**GOAL**
Print all entries word for word.

**DATASET**
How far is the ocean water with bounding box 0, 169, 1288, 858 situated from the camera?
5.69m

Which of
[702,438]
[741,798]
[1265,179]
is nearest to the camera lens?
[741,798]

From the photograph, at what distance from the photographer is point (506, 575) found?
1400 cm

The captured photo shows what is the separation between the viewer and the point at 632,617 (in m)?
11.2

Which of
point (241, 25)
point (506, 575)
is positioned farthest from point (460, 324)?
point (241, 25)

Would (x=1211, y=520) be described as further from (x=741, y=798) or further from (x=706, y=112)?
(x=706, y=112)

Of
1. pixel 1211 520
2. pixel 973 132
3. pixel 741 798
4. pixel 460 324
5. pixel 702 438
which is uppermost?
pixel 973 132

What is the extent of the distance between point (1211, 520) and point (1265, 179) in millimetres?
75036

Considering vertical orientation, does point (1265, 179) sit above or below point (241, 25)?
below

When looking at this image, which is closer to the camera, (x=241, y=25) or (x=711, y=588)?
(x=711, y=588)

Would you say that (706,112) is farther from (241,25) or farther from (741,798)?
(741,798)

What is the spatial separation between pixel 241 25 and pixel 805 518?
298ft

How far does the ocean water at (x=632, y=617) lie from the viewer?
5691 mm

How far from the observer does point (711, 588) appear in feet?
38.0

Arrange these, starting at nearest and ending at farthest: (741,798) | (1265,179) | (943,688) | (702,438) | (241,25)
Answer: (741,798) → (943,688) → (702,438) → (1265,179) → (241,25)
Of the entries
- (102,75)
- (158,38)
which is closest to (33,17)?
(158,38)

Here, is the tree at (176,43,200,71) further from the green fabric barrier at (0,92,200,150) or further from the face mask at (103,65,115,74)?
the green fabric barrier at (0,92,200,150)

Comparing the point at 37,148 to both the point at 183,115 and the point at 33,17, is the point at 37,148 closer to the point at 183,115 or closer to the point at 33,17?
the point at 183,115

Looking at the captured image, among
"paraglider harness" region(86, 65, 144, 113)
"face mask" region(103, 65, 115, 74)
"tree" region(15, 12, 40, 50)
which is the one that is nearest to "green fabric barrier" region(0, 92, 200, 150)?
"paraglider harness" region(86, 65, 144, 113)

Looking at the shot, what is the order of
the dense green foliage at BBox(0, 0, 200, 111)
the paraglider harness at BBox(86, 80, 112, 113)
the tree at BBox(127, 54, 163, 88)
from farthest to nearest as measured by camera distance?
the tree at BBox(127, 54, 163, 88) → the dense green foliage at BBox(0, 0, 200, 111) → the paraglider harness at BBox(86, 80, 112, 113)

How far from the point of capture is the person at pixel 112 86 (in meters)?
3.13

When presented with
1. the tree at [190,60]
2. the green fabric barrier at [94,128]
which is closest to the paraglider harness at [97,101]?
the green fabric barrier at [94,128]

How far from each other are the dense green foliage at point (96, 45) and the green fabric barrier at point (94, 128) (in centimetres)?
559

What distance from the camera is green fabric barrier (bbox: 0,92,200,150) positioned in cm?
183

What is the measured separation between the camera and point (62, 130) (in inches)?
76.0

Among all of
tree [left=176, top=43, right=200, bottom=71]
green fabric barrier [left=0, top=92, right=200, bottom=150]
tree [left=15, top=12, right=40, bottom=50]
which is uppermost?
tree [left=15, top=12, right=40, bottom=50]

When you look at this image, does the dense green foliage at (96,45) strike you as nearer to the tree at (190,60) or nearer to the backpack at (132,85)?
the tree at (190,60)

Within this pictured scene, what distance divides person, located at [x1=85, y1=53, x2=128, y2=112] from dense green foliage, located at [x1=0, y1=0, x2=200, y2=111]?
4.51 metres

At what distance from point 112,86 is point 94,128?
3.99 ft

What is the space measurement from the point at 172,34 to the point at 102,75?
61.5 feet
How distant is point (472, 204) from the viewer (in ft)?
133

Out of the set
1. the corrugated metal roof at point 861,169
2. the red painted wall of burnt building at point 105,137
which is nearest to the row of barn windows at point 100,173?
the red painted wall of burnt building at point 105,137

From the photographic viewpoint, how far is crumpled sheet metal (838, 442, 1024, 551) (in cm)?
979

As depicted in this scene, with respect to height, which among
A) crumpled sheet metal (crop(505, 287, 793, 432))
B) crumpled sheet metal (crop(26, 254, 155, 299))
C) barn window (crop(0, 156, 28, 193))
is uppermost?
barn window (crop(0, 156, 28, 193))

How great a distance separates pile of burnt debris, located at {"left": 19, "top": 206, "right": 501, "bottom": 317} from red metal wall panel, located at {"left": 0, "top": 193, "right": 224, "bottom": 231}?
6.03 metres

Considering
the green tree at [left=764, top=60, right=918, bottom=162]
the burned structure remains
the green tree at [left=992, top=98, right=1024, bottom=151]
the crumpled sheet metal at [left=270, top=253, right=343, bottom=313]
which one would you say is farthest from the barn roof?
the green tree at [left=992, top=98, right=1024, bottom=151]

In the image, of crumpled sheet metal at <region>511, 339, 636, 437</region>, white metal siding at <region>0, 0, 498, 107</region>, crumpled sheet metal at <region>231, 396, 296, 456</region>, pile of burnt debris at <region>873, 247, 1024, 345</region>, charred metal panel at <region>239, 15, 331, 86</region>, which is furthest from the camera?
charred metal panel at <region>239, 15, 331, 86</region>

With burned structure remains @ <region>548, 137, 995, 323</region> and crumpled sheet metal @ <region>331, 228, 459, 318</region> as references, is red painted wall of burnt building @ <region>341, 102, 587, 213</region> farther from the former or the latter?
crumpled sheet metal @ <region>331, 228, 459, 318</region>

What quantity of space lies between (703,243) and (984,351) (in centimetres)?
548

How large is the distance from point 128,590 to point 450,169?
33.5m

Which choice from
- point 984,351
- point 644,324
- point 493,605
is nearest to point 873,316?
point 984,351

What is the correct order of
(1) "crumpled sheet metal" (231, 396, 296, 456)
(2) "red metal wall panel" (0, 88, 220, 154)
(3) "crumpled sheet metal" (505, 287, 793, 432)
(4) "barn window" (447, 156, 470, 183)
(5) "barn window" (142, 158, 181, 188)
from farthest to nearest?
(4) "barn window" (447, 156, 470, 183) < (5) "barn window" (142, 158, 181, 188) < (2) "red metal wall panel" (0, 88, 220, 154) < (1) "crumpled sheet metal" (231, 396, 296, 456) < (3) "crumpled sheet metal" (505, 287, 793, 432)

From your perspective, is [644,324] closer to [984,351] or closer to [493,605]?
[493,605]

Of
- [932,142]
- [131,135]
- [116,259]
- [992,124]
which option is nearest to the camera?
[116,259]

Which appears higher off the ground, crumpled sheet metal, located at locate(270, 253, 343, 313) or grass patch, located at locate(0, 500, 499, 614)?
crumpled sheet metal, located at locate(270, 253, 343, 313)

**PROBLEM SOLUTION**
How far is the ocean water with bounding box 0, 169, 1288, 858 situated from the camera?
5.69m

Which of
[702,438]
[741,798]
[1265,179]
is nearest to the camera lens?
[741,798]

From the photograph, at what distance from the photographer is point (506, 575) found?
1400 cm

The captured photo shows what is the separation between the viewer and the point at 632,617 (in m)?
11.2

Which of
point (241, 25)
point (506, 575)
is positioned farthest from point (460, 324)?
point (241, 25)

Would (x=1211, y=520) be described as further from (x=741, y=798) or further from (x=706, y=112)?
(x=706, y=112)

Of
1. pixel 1211 520
2. pixel 973 132
3. pixel 741 798
4. pixel 460 324
5. pixel 702 438
which is uppermost?
pixel 973 132

What is the extent of the distance between point (1211, 520) and point (1265, 179) in millimetres?
75036

Considering vertical orientation, does point (1265, 179) sit above or below point (241, 25)?
below

When looking at this image, which is closer to the camera, (x=241, y=25) or (x=711, y=588)?
(x=711, y=588)

Would you say that (706,112) is farther from (241,25) or farther from (741,798)?
(741,798)

What is the spatial separation between pixel 241 25 and pixel 805 518?
298ft

How far does the ocean water at (x=632, y=617) lie from the viewer?
5691 mm

How far from the observer does point (711, 588) appear in feet?
38.0

Arrange these, starting at nearest and ending at farthest: (741,798) | (1265,179) | (943,688) | (702,438) | (241,25)
Answer: (741,798) → (943,688) → (702,438) → (1265,179) → (241,25)
Of the entries
- (102,75)
- (158,38)
which is closest to (33,17)?
(158,38)

Here, is the tree at (176,43,200,71) further from the green fabric barrier at (0,92,200,150) or further from the face mask at (103,65,115,74)?
the green fabric barrier at (0,92,200,150)

Comparing the point at 37,148 to both the point at 183,115 and the point at 33,17, is the point at 37,148 closer to the point at 183,115 or closer to the point at 33,17?
the point at 183,115

Looking at the captured image, among
"paraglider harness" region(86, 65, 144, 113)
"face mask" region(103, 65, 115, 74)
"tree" region(15, 12, 40, 50)
which is the one that is nearest to "green fabric barrier" region(0, 92, 200, 150)?
"paraglider harness" region(86, 65, 144, 113)

Looking at the shot, what is the order of
the dense green foliage at BBox(0, 0, 200, 111)
the paraglider harness at BBox(86, 80, 112, 113)
the tree at BBox(127, 54, 163, 88)
from farthest to nearest as measured by camera distance?
the tree at BBox(127, 54, 163, 88) → the dense green foliage at BBox(0, 0, 200, 111) → the paraglider harness at BBox(86, 80, 112, 113)

How far from the point of capture is the person at pixel 112 86 (in meters)?
3.13

When presented with
1. the tree at [190,60]
2. the green fabric barrier at [94,128]
which is closest to the paraglider harness at [97,101]?
the green fabric barrier at [94,128]

How far from each other are the dense green foliage at point (96, 45) and the green fabric barrier at point (94, 128) (in centimetres)?
559

What distance from the camera is green fabric barrier (bbox: 0,92,200,150) positioned in cm?
183

What is the measured separation between the camera and point (62, 130) (in inches)?
76.0

Among all of
tree [left=176, top=43, right=200, bottom=71]
green fabric barrier [left=0, top=92, right=200, bottom=150]
tree [left=15, top=12, right=40, bottom=50]
which is uppermost?
tree [left=15, top=12, right=40, bottom=50]

When you look at this image, does the dense green foliage at (96,45) strike you as nearer to the tree at (190,60) or nearer to the backpack at (132,85)?
the tree at (190,60)

Within this pictured scene, what distance divides person, located at [x1=85, y1=53, x2=128, y2=112] from dense green foliage, located at [x1=0, y1=0, x2=200, y2=111]?
4.51 metres

At what distance from point 112,86 is point 94,128?
3.99 ft

What is the space measurement from the point at 172,34 to the point at 102,75?
61.5 feet
How distant is point (472, 204) from the viewer (in ft)?
133

Out of the set
1. the corrugated metal roof at point 861,169
2. the red painted wall of burnt building at point 105,137
which is nearest to the row of barn windows at point 100,173?
the red painted wall of burnt building at point 105,137

From the photographic viewpoint, how far is crumpled sheet metal (838, 442, 1024, 551) (in cm)?
979

As depicted in this scene, with respect to height, which among
A) crumpled sheet metal (crop(505, 287, 793, 432))
B) crumpled sheet metal (crop(26, 254, 155, 299))
C) barn window (crop(0, 156, 28, 193))
is uppermost?
barn window (crop(0, 156, 28, 193))

How great a distance separates pile of burnt debris, located at {"left": 19, "top": 206, "right": 501, "bottom": 317} from red metal wall panel, located at {"left": 0, "top": 193, "right": 224, "bottom": 231}?
6.03 metres

Considering
the green tree at [left=764, top=60, right=918, bottom=162]
the burned structure remains
the green tree at [left=992, top=98, right=1024, bottom=151]
the crumpled sheet metal at [left=270, top=253, right=343, bottom=313]
which one would you say is farthest from the barn roof?
the green tree at [left=992, top=98, right=1024, bottom=151]

In the image, of crumpled sheet metal at <region>511, 339, 636, 437</region>, white metal siding at <region>0, 0, 498, 107</region>, crumpled sheet metal at <region>231, 396, 296, 456</region>, pile of burnt debris at <region>873, 247, 1024, 345</region>, charred metal panel at <region>239, 15, 331, 86</region>, which is furthest from the camera?
charred metal panel at <region>239, 15, 331, 86</region>

With burned structure remains @ <region>548, 137, 995, 323</region> and crumpled sheet metal @ <region>331, 228, 459, 318</region> as references, is red painted wall of burnt building @ <region>341, 102, 587, 213</region> farther from the former or the latter?
crumpled sheet metal @ <region>331, 228, 459, 318</region>

What quantity of space lies between (703,243) and (984,351) (in centimetres)?
548

How large is the distance from point 128,590 to point 450,169?
33.5m

Which choice from
- point 984,351
- point 644,324
- point 493,605
is nearest to point 873,316?
point 984,351

What is the correct order of
(1) "crumpled sheet metal" (231, 396, 296, 456)
(2) "red metal wall panel" (0, 88, 220, 154)
(3) "crumpled sheet metal" (505, 287, 793, 432)
(4) "barn window" (447, 156, 470, 183)
(5) "barn window" (142, 158, 181, 188)
from farthest to nearest?
(4) "barn window" (447, 156, 470, 183) < (5) "barn window" (142, 158, 181, 188) < (2) "red metal wall panel" (0, 88, 220, 154) < (1) "crumpled sheet metal" (231, 396, 296, 456) < (3) "crumpled sheet metal" (505, 287, 793, 432)

From your perspective, is [644,324] closer to [984,351] or closer to [493,605]?
[493,605]

Of
- [932,142]
- [131,135]
- [116,259]
- [992,124]
which option is nearest to the camera?
[116,259]

Which appears higher off the ground, crumpled sheet metal, located at locate(270, 253, 343, 313) or grass patch, located at locate(0, 500, 499, 614)?
crumpled sheet metal, located at locate(270, 253, 343, 313)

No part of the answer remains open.